READ MORE: Burns Lake makes list of most miserable winters

Burns Lake is listed as number 10, with winters considered more miserable than Moncton, N.B., Lethbridge, A.B. and Placentia, N.L.

Although I do complain about scraping the ice off my vehicle every morning, occasionally slipping on ice on my way to work and sometimes forgetting what sunshine feels like (fine… maybe I do complain a lot), I never thought that winters in northern B.C. were really that bad.

I say that after having lived in Newfoundland, where - although not as cold as other parts of Canada - the relentless wind and humidity can make a mild -5 C feel unbearable; and also after having lived in northern Saskatchewan, where it was still -40 C at the end of February - that’s about the time the snow starts to melt in Burns Lake.

So I’m not convinced that Burns Lake should be on that list. First of all, we only have a few days every year when the temperature dips below -20 C. We also seem to be blessed with more sunshine than other parts of Canada such as the Lower Mainland in the winter.

The only thing I dislike about the winters here is when it rains unexpectedly and the roads turn into an ice rink. I also struggle with how short the days become after October given that we’re so far up north.

The Expedia.ca article said that being snowed in is “no problem” for Burns Lakers. “They’ll simply break out their snowmobiles,” said the author.

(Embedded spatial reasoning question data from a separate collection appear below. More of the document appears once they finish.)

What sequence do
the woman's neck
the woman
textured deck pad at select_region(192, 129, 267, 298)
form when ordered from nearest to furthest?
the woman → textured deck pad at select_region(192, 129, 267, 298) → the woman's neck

Although this is somewhat true since a lot people around here own snowmobiles, I’m sure that many others - just like me - would be helpless in a snowstorm like the one that took place in 1999, when 145 cm was dumped in a single day (I wonder how that’s even possible).

But what surprised me the most about the Expedia.ca article was not the fact that Burns Lake was a part of it, but the fact that I felt a strange sense of pride.

Although that sounds odd when I say it out loud, maybe I am not the only one who thinks that way. Although Canadians love to complain about the weather, they also feel a sense of pride for braving their tough winters every year.

Take a look at what lawyer and essayist William Alexander Foster wrote in 1871, “For we are a northern people, as the true out-crop of human nature, more manly, more real than the weak marrow-bones superstition of the effeminate south.”

So maybe being part of that list is not so bad. On behalf of Lakes District News, I wish everyone a merry Christmas!